Son stress des premiers instants a disparu au fur et à mesure de la conversation enrichissante qui s’est nouée, Zain Phu prenant progressivement confiance en lui pour promouvoir la quintessence du message coranique auprès d’oreilles attentives, miraculeusement indifférentes à la propagande islamophobe.

Escorté d’un autre ingénieur et musulman plus aguerri, Zulhilmi Drus, dont  c’était là la deuxième opération de proximité en prise directe avec la population, et d’un troisième bénévole Khairuddin Lokmam Mohd Suhaimi, le novice Zain Phu, qui avait préalablement suivi une formation sous l’égide des organisations non gouvernementales Hidayah Fondation, Ikram Siswa Nasional et Skuad Mubaligh, a réussi à surmonter sa timidité pour répandre la parole de l’islam.
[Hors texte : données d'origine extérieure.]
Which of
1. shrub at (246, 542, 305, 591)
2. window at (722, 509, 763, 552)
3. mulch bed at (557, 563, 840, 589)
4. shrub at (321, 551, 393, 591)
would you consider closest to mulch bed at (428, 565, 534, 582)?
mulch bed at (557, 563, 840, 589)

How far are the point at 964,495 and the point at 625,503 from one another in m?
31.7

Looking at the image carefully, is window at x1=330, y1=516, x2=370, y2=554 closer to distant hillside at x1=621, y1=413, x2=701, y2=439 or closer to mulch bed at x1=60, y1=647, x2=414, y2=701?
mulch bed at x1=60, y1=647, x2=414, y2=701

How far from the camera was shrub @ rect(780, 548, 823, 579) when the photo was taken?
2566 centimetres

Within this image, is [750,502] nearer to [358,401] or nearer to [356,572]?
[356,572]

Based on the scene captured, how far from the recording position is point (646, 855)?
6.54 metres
"À une époque où les extrémistes comme ceux qui ont rejoint les rangs de l’ISIS sont de plus en plus nombreux, j’aimerais que les non-musulmans puissent dire 'hey, ce n’est pas ça l'islam' !", a insisté Zulhilmi Drus en confiant que le plus grand défi qui se pose aux bénévoles lors de la Da’wa est d’affronter la réticence, voire l’hostilité des citoyens ordinaires et de parvenir à créer les conditions d’un dialogue inopiné, chaleureux et fructueux.

"Sur les 15 personnes que j’ai abordées, seulement quatre m’ont accordé du temps et leur attention. C’est à nous de les amener à écouter notre message", a renchéri ce bénévole expérimenté qui a guidé les premiers pas dans la rue de Zain Phu, le 24 décembre dernier, à l’occasion de la célébration du Mawlid, l’anniversaire de la naissance du Prophète (Paix et bénédiction soient sur lui).